La piste des tâches évoquées est juste assez vague pour que l'on saisisse qu'elles se substitueront à des affectations de service public ou à des services à la personne (ça parle à l'électeur gériatrique) via l'intermédiaire du privé : la proposition ouvrant un cadre légal (le travail forcé) à tous les abus Medefo-compatibles (le travail forcé à n'importe quel prix puisque c'est forcé).

Daubresse dans sa grande sagacité nous dégaine donc du "travailler plus pour gagner plus" (fallait oser) mais en V2 : "c'est ça où la mort". Conséquences prévisibles de cette extension king-size du stage sous-payé : dumping salarial, consolidation du précariat et augmentation de chômage. 

En plus de fusionner le RSA avec l'ASS et la prime pour l'emploi, notre rapporteur veut également instaurer une carte à puce des déviants du travail passé, présent et à venir (c'est à peine moins nuancé : centraliser les aides sociales afin de fluidifier "les sanctions").

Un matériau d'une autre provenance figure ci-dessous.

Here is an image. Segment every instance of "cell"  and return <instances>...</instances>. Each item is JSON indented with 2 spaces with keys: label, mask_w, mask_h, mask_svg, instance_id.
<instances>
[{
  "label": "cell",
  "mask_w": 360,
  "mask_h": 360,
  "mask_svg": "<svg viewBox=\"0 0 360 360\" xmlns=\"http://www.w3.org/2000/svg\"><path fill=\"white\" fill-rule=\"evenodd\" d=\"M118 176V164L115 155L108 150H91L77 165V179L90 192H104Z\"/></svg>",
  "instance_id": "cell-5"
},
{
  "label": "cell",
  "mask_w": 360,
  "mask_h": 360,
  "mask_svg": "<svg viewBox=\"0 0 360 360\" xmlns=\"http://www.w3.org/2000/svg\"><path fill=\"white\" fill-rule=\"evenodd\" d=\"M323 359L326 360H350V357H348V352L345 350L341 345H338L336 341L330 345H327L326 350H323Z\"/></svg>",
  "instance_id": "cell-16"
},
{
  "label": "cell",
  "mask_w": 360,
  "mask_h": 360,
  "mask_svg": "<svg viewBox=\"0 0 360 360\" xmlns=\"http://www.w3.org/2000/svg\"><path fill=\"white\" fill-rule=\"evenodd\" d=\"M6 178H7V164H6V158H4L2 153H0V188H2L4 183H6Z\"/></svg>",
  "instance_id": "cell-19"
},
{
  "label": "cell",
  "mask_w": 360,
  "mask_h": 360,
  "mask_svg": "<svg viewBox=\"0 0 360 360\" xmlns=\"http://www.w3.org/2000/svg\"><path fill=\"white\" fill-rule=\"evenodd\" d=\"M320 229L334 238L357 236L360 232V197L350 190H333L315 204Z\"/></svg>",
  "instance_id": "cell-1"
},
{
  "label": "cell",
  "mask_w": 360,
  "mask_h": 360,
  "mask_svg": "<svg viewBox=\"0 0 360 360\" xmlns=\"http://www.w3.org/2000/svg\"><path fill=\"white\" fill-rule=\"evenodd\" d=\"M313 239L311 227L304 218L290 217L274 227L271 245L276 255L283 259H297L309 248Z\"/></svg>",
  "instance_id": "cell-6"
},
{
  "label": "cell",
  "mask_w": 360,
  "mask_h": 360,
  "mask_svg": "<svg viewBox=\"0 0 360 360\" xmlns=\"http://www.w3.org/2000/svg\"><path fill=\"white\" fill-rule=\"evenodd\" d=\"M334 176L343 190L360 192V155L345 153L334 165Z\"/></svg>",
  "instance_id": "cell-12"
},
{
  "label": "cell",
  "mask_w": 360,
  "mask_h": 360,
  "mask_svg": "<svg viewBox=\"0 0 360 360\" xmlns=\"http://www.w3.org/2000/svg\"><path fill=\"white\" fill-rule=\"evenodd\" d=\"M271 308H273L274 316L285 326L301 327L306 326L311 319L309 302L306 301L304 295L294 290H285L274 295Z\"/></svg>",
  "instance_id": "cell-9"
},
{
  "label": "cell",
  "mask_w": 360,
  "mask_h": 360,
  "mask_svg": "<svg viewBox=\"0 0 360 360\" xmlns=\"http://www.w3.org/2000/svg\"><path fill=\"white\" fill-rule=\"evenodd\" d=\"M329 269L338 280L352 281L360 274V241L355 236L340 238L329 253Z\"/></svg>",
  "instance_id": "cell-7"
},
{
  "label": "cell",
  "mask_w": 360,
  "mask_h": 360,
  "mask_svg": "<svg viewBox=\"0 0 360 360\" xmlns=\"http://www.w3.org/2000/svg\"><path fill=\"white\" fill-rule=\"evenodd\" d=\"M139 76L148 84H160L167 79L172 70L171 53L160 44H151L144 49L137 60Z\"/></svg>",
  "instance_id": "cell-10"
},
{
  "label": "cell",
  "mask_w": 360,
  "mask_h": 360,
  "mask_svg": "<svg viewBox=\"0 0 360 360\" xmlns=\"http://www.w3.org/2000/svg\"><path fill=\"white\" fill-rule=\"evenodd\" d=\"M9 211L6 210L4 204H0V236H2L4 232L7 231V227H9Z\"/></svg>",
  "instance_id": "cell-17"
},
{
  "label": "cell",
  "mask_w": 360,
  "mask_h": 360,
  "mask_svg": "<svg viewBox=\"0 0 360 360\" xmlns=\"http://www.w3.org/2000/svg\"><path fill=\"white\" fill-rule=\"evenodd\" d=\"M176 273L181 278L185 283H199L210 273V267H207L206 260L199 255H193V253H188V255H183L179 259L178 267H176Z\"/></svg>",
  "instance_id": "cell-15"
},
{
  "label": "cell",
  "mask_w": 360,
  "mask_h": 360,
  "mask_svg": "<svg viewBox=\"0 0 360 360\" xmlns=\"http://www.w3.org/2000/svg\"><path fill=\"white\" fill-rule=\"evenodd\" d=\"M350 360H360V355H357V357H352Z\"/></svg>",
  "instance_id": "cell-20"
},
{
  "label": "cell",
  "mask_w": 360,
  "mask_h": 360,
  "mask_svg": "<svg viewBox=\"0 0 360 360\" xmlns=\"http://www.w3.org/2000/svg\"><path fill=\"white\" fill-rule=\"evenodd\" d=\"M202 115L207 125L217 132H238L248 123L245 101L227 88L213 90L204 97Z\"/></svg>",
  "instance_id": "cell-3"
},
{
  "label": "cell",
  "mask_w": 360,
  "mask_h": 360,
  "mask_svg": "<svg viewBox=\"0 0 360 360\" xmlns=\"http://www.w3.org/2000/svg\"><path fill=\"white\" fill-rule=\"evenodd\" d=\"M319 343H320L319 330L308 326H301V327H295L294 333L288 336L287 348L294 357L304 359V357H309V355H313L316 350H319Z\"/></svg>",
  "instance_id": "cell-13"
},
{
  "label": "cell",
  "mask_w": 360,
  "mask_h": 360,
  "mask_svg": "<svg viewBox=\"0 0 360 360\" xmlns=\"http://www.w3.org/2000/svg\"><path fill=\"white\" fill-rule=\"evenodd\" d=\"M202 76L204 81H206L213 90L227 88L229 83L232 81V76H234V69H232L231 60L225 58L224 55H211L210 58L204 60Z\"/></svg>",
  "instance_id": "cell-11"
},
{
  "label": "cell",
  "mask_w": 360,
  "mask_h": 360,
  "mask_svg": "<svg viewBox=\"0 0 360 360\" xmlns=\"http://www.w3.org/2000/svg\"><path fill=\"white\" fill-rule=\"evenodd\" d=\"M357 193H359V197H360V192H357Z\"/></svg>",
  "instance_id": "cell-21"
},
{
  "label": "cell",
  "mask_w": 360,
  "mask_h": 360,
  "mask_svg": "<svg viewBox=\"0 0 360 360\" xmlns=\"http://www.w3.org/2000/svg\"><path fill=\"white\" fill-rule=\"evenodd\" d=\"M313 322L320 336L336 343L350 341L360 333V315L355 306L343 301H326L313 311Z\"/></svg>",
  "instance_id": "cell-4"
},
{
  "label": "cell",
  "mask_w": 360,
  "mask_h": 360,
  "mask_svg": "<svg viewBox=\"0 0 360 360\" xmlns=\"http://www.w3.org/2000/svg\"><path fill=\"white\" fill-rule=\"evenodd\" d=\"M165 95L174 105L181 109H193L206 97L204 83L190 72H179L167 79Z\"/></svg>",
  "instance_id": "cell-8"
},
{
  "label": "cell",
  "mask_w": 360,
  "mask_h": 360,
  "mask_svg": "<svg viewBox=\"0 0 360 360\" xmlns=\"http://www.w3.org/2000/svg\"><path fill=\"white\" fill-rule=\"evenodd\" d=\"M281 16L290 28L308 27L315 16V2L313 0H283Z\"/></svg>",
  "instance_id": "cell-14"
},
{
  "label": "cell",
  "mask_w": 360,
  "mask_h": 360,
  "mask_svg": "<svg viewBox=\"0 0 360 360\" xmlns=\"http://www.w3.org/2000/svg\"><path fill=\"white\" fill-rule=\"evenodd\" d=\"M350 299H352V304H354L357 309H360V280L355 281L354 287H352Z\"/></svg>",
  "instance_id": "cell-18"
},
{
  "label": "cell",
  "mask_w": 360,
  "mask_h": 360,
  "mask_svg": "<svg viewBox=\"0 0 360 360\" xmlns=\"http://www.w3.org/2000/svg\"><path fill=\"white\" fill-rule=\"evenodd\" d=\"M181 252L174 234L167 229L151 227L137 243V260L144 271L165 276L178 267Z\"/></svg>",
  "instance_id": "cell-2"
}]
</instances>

Rappel : sur les 30 à 50 Milliards qui échappaient au trésor en 2007, 70% étaient dûs à la fraude fiscale, 30% à la fraude sociale (à 80% de la part des employeurs). Sur celle-ci, les organismes de prestations sociales ne détectaient au final que 300 millions. Le président de la CNAM précisait en 2010, que l'organisme récupérait 90% de ces sommes. Daubresse chiffre son dispositif à 420 millions. 

(Pour tout contrat d'insertion sera également offert une brochure "Il n'y a pas de fatalité à rester un cancer de la société toute sa vie" ed.Dassault, ainsi qu'un formulaire pour dénoncer les pauvres qui touchent trois balles d'alloc dans son entourage.)

Idéologiquement (c'est son premier intérêt électoral supposé), la recette miracle valide implicitement que les chômeurs le veulent bien (ça resserre les fondamentaux dans une droite divisée). Le chômeur n'est ni un coupable, ni un profiteur, ni même un inactif. Il est d'ailleurs infiniment moins nocif et coûteux au quotidien pour les Français que banksters et autres spéculateurs ainsi que, dans un registre pas si éloigné, le petit monde aisé de la rente tranquille bénéficiant depuis cinq ans, à brassées de dizaines de Milliards d'euros chaque année, de cadeaux fiscaux explosant une dette que les plus faibles sont aujourd'hui sommés de rembourser (et avec de la rigueur d'un côté et des jobs à demi-payé de l'autre, c'est pas gagné). 

Toujours la même chanson : A défaut de taper dans la poche des riches, on fracasse la tête des pauvres. Problème : en plus d'être humainement abject, c'est économiquement débile. 

Bien sûr, le CDD devenant la norme, chaque salarié (même de droite) aura l'occasion de tâter un jour ou l'autre du travail forcé à 4 euros de l'heure. 

Qu'il s'en rappelle au moment de voter.